Le paturnie sulla peste non sono più tali, ma realtà. Anche il TgrFvg è stato costretto a togliere il velo sul fallimento organizzativo della sanità rispetto al Covid. Il Friuli Venezia Giulia, guidato dalla coppia Fedriga-Riccardi, è la peggior regione d’Italia per tasso di mortalità negli ultimi sette giorni. Secondo la conduttrice del TgR Alessandra Zigaina, anche l’incidenza del contagio è il più alto, in proporzione, dovremmo essere i primi al mondo. Catastrofe Fvg, un peggioramento che è andato via via aumentando nelle ultime settimane malgrado le rassicurazioni diffuse dai vertici regionali.

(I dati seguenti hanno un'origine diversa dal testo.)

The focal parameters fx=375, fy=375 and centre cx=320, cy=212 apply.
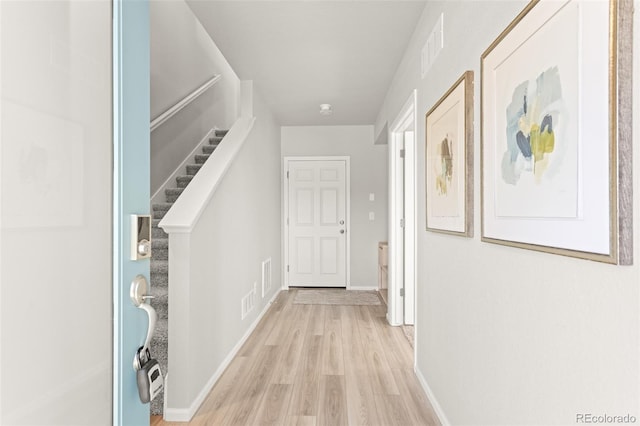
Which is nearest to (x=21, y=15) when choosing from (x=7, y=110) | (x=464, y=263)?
(x=7, y=110)

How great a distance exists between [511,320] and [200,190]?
183 centimetres

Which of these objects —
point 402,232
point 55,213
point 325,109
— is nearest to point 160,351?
point 55,213

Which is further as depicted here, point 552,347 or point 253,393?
point 253,393

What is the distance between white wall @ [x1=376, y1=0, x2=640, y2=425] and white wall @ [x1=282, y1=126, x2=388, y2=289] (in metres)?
3.17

Ma gli ambienti sanitari della peggior regione d’Italia sono rimasti sbalorditi da un’altra notizia, quella dell’annuncio, avvenuto in diretta Tv, del ritorno in corsia dell’infermiere in pensione Luciano Bressan. Il segretario regionale della Uil-Fpl, si è particolarmente distinto in queste ultime settimane per una serie di scorrettezze compiute per tirar sù 〈rafforzativo〉 iscrizioni. L’infermiere “cacciatore di tessere”, s’impadroniva degli indirizzi mail dei dipendenti dell’azienda sanitaria Giuliano Isontina, quella diretta da Poggiana, per inviare comunicati stampa, rivendicazioni sindacali, campagna di tesseramento e autocelebrazioni dell’attività sindacale della Uil Fpl all’interno dell’azienda sanitaria. In realtà, visti i fallimenti denunciati oggi dal TgrFvg, c’è poco da celebrare. Infatti i rappresentanti dell’associazione Anestesisti Rianimatori Ospedalieri italiani hanno informato Poggiana, Possamai, Bearzi e le rispettive Organizzazioni sindacali, dei metodi nocivi utilizzati dal segretario Bressan per la sua campagna di tesseramento. La sorprendente risposta della Uil non ha tardato ad arrivare e, nella circolare inviata ai vertici dell’ASUGI, Bressan e Vita osservano che: “…tutte le rappresentanze sindacali hanno il diritto di pubblicizzare ed informare adeguatamente i lavoratori 〈…〉 e di fare proselitismo sindacale. Non esiste – aggiungono – alcun divieto di tale diritti del sindacato”- e ribadiscono – “la mancanza di fondamento delle lamentele”.

Resta tuttavia sorprendente che in una situazione di emergenza come quella che sta vivendo il comparto sanitario Fvg, la Uil dell’infermiere Bressan sia più interessata a fare tessere che occuparsi della catastrofe organizzativa i cui risultati sono stati diffusi proprio oggi.